The listing says furnished. You picture moving in with two suitcases and starting your life. Or it says unfurnished, and you assume that means closets and a stove are already there, the way unfurnished works almost everywhere else. Both pictures can be wrong here, and finding out on moving day, standing in an empty room with no fridge and a bare wire where a ceiling light should hang, is an expensive surprise. This page settles the two words for good: what each one actually includes, what it leaves out, who fixes the things that break, and, with the numbers worked out, which choice costs you less over a real lease.

This is the definition page for furnished against unfurnished. It does not re-explain the rent levels, the deposit cap, the broker fee, or who repairs the building itself, because each of those has its own owner page linked where it matters. What lives here, and only here, is the meaning of the two words, the appliance and inventory detail, and the side-by-side money.

The three tiers, not two

There are really three states a flat comes in, and the gap between them is large. Renters lose money by assuming two when there are three.

  • Unfurnished (bare). The local standard is the walls and little else. No fridge, no oven, no washing machine or dryer, no furniture, and often not even ceiling light fixtures. You walk in to empty rooms and bare bulb wires. This is the most common state of long-term stock.
  • Partly (partially) furnished. The middle ground. It usually means the kitchen appliances stay (commonly the fridge, sometimes the oven and washing machine) while the furniture is yours to bring. Always confirm exactly which appliances, by name, because no two landlords mean the same thing.

- _RECORDS SUPPLIED_:
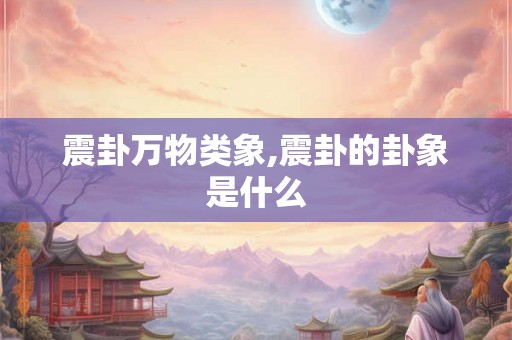 震卦万物类象,震卦的卦象是什么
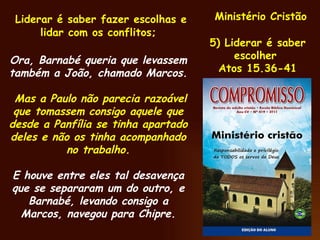 Ministério Cristão 5) Liderar é saber escolher  Atos 15.36-41 Liderar é saber fazer escolhas e lidar com os conflitos; Ora, Barnabé queria que levassem também a João, chamado Marcos. Mas a Paulo não parecia razoável que tomassem consigo aquele que desde a Panfília se tinha apartado deles e não os tinha acompanhado no trabalho. E houve entre eles tal desavença que se separaram um do outro, e Barnabé, levando consigo a Marcos, navegou para Chipre. 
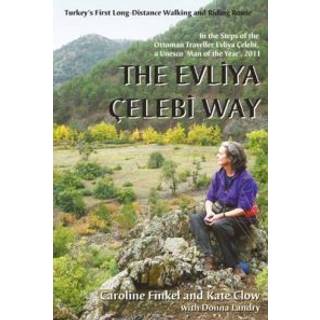 The Evliya Celebi Way
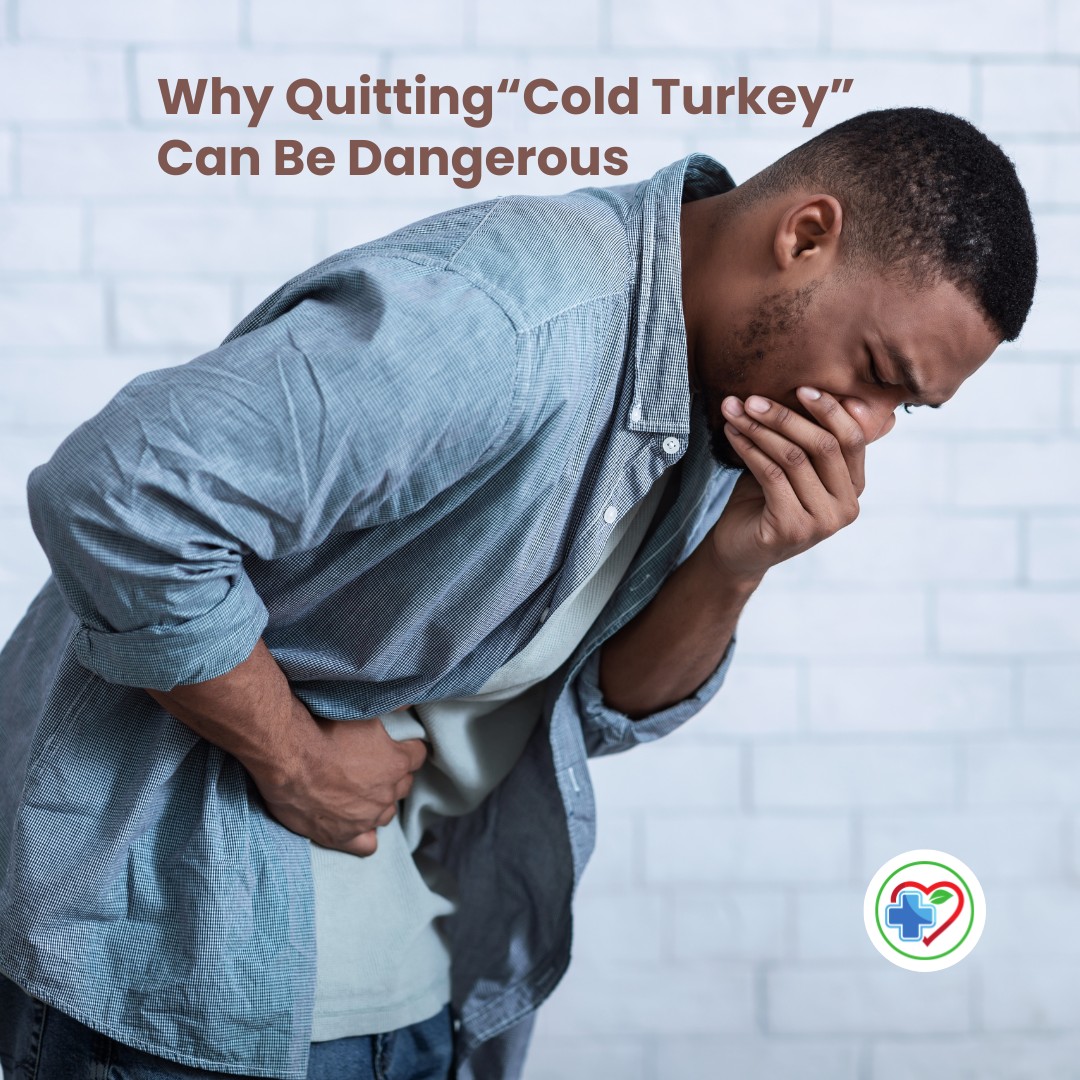 Why Quitting “Cold Turkey” Can Be Dangerous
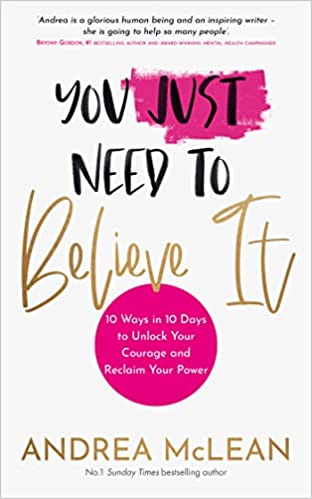 You Just Need to Believe It 10 Ways in 10 Days to Unlock Your Courage and Reclaim Your Power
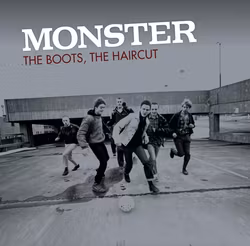 Monster - The boots, the haircut. Lp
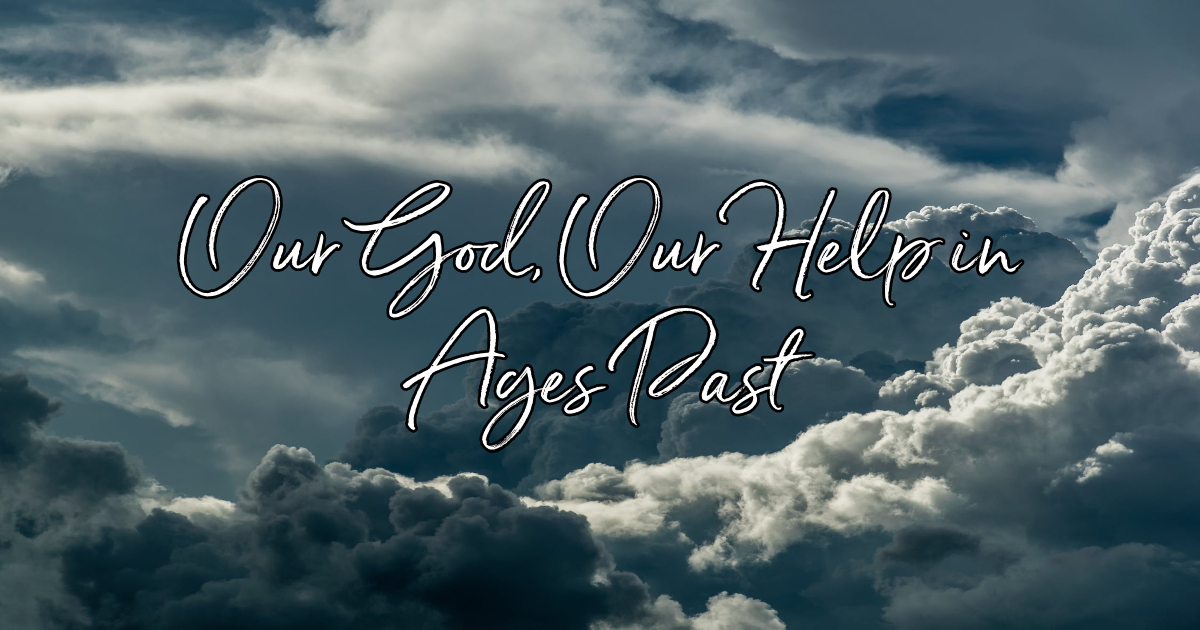 O God, Our Help in Ages Past - Lyrics, Meaning and Story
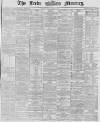 Leeds Mercury Friday 27 September 1867 Page 1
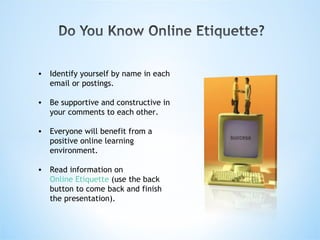 Identify yourself by name in each email or postings. Be supportive and constructive in your comments to each other. Everyone will benefit from a positive online learning environment. Read information on  Online Etiquette  (use the back button to come back and finish the presentation).  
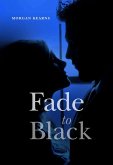 Fade to Black (eBook, ePUB) Fade to Black (eBook, ePUB)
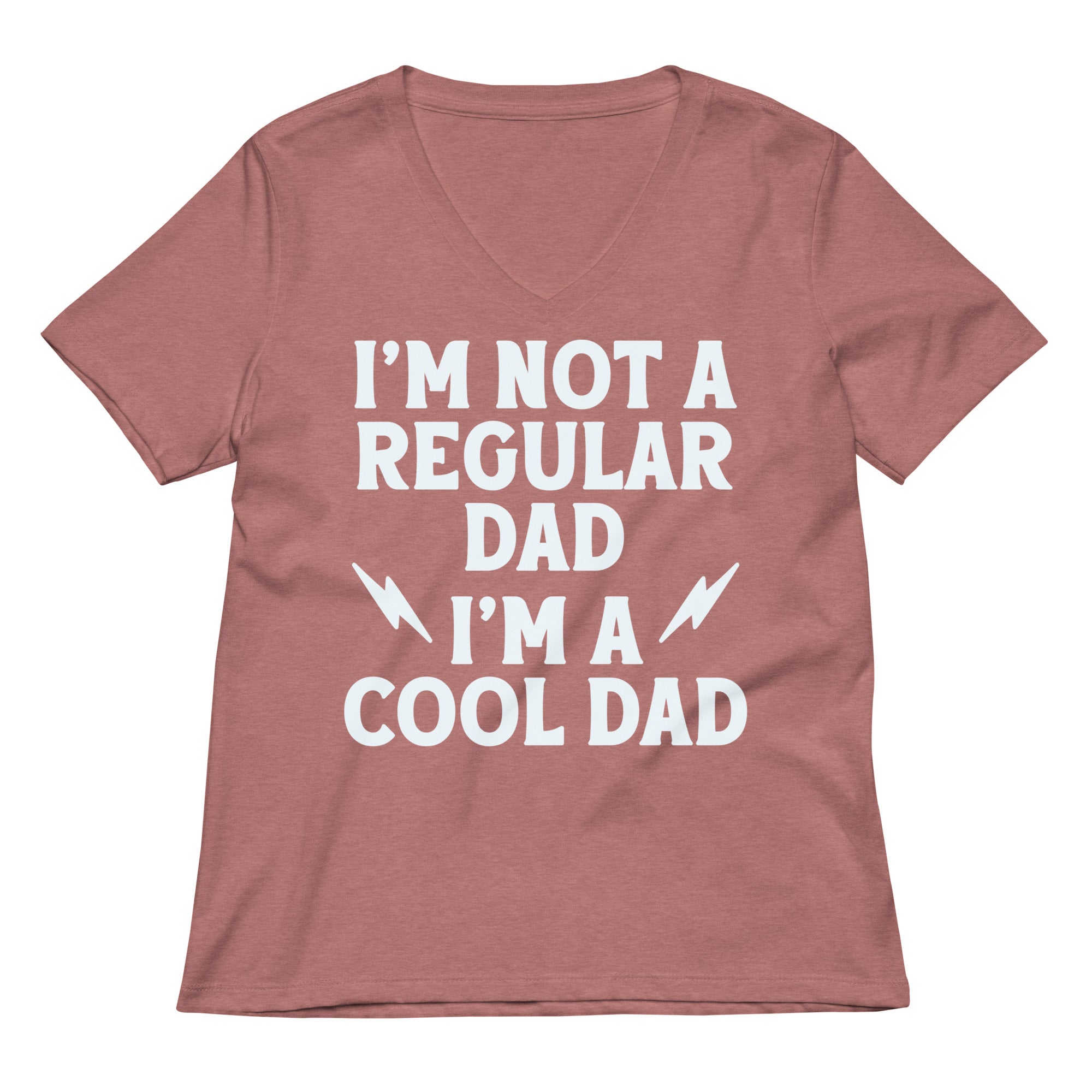 I'm Not A Regular Dad I'm A Cool Dad Women's V-Neck Tee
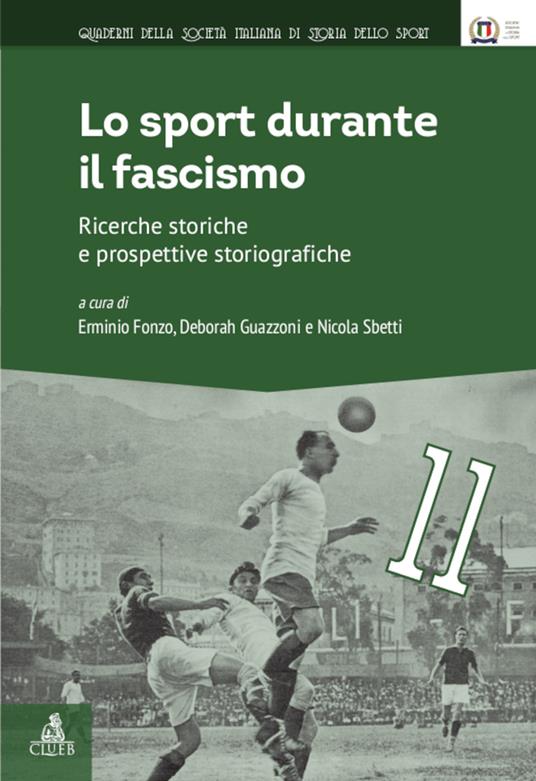 Lo sport durante il fascismo. Ricerche storiche e prospettive storiografiche - Erminio Fonzo,Deborah Guazzoni,Nicola Sbetti - copertina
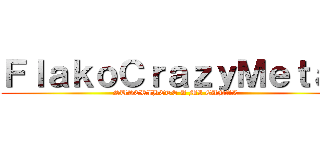 ＦｌａｋｏＣｒａｚｙＭｅｔａｌ (SUSCRIBETE A MI CANAL)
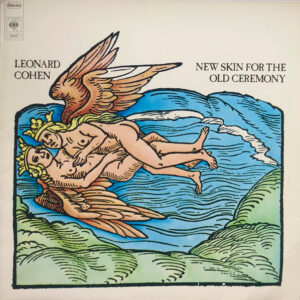 Leonard Cohen: New Skin For The Old Ceremony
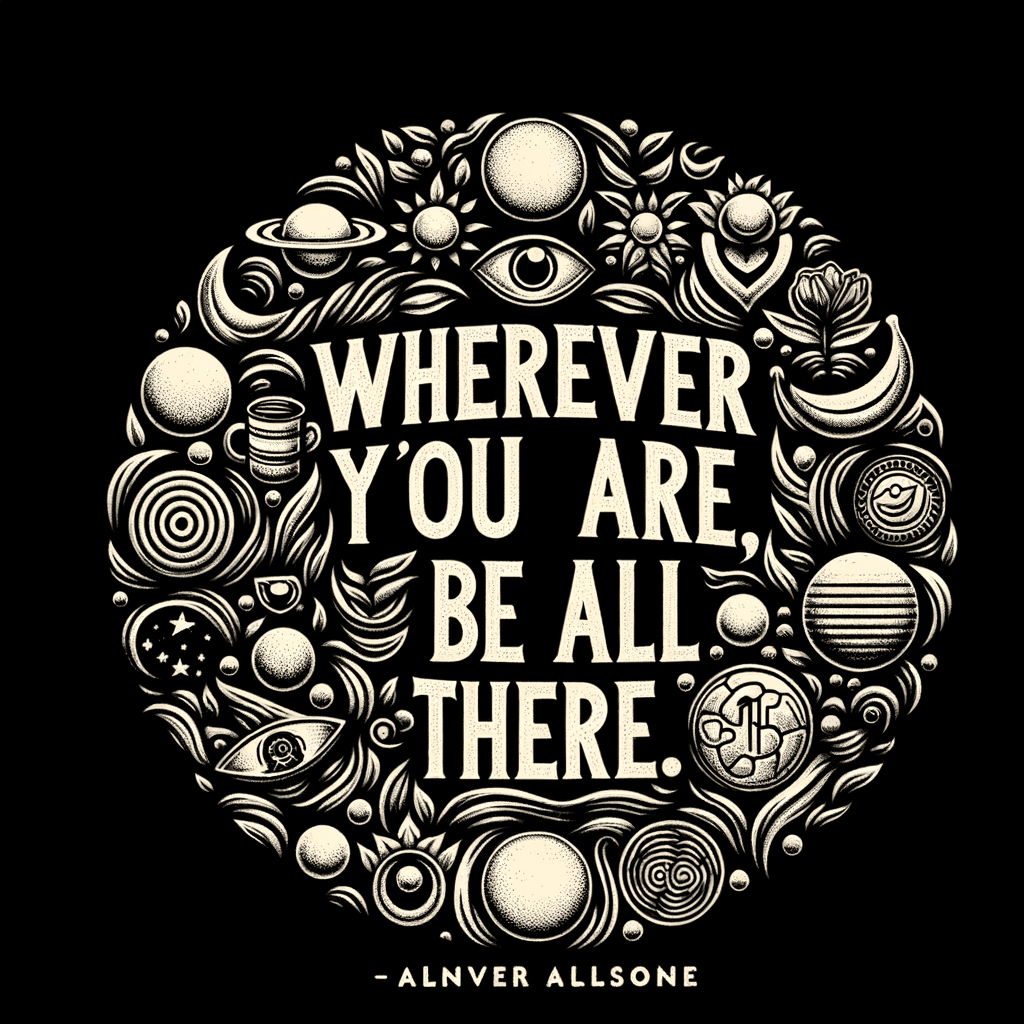 Donde quiera que estés, sé completamente allí. — Jim Elliot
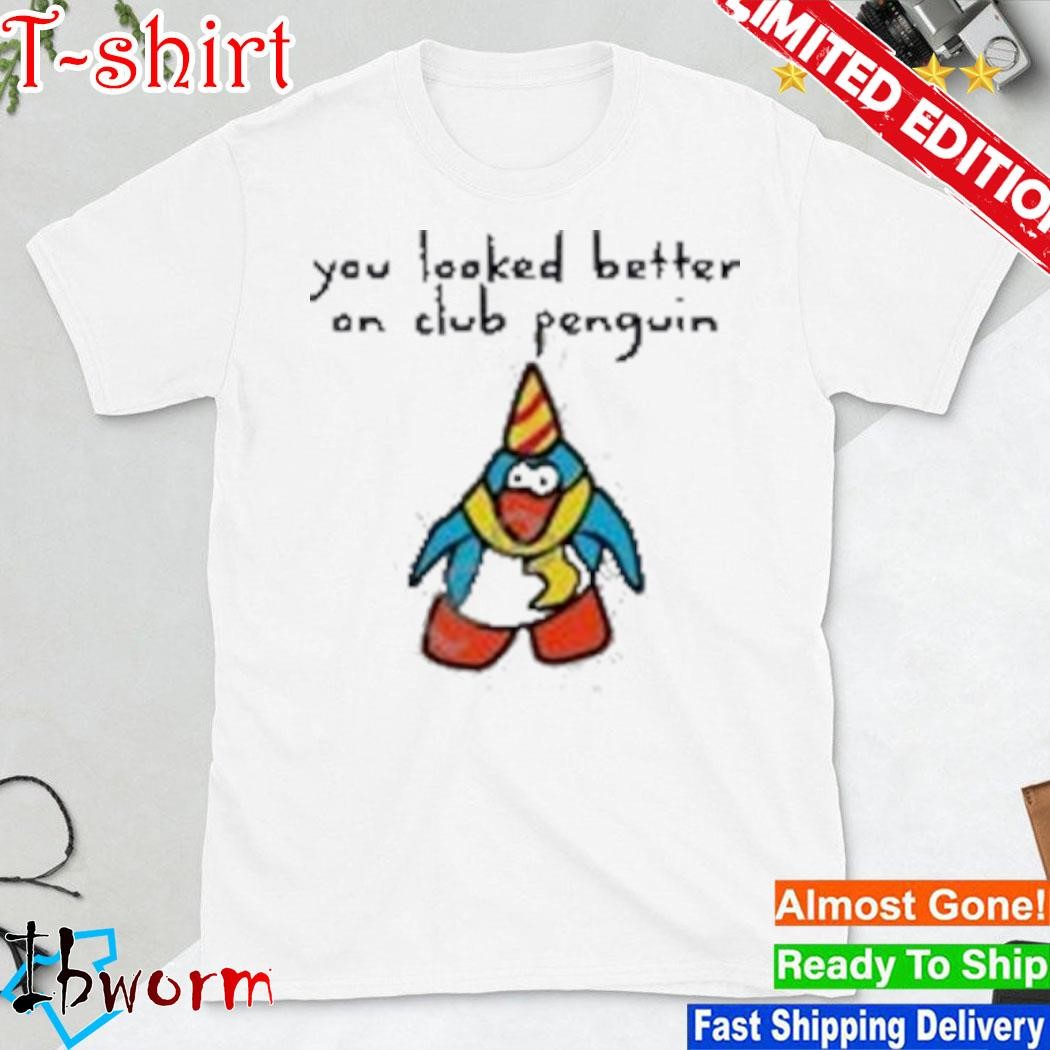 Official westonhusband You Looked Better On Club Penguin Shirt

- _YOUR TASKS_:
1. Answer these from the furnished-versus-unfurnished rental guide, one per line:
(a) Which four topics does the page say it does not re-explain?
(b) How many states does the page say a flat comes in?
(c) In a partly furnished flat, what usually stays?
2. Carry on the furnished-versus-unfurnished rental guide from its last sentence.
The lines have nothing to do with the rental guide.

- _REPLIES_:
1.
(a) The rent levels, the deposit cap, the broker fee, and who repairs the building itself.
(b) Three.
(c) The kitchen appliances: commonly the fridge, sometimes the oven and washing machine.

2.
  • Furnished (full). Lived-in ready. Beds, sofa, dining table and chairs, wardrobes, and the essential appliances, usually including a fridge and washing machine, plus basic household items. You can move in with clothes and a kettle.

One number frames the whole decision: roughly 70% to 75% of long-term tenants here rent unfurnished, because Israelis tend to own their furniture and move it from flat to flat. Furnished stock is aimed at a narrower group: people here for under a year, students, those on a work posting, and new arrivals waiting for a shipping container of their own things to land. If you are settling for years, you are shopping mostly in the unfurnished pool, whether you wanted to or not.

What “unfurnished” leaves out (it is more than you expect)

Treat unfurnished as empty until the lease proves otherwise. The thing that trips up newcomers from North America and Europe is that “unfurnished” there still includes built-in kitchen appliances and fitted closets. Here it frequently does not. Plan for the bare case and be pleasantly surprised, never the reverse.

What is commonly absent in a true bare unit:

  • Refrigerator, oven, cooktop, microwave.
  • Washing machine and dryer.
  • Free-standing and built-in furniture, including bedroom wardrobes.
  • Ceiling light fixtures (you may find bare bulb wires hanging from the ceiling), and window curtains or blinds.

The one frequent exception is air conditioning. Many bare flats keep their wall or mini-split units (mezugan) in place even when nothing else stays, because the unit is fixed to the wall. Do not assume it works, and do not assume it is included just because it is hanging there. Make air conditioning the single item you test during the viewing and the single item you name and describe in the lease, with its condition noted. A dead unit you discover in July is a fight you do not want.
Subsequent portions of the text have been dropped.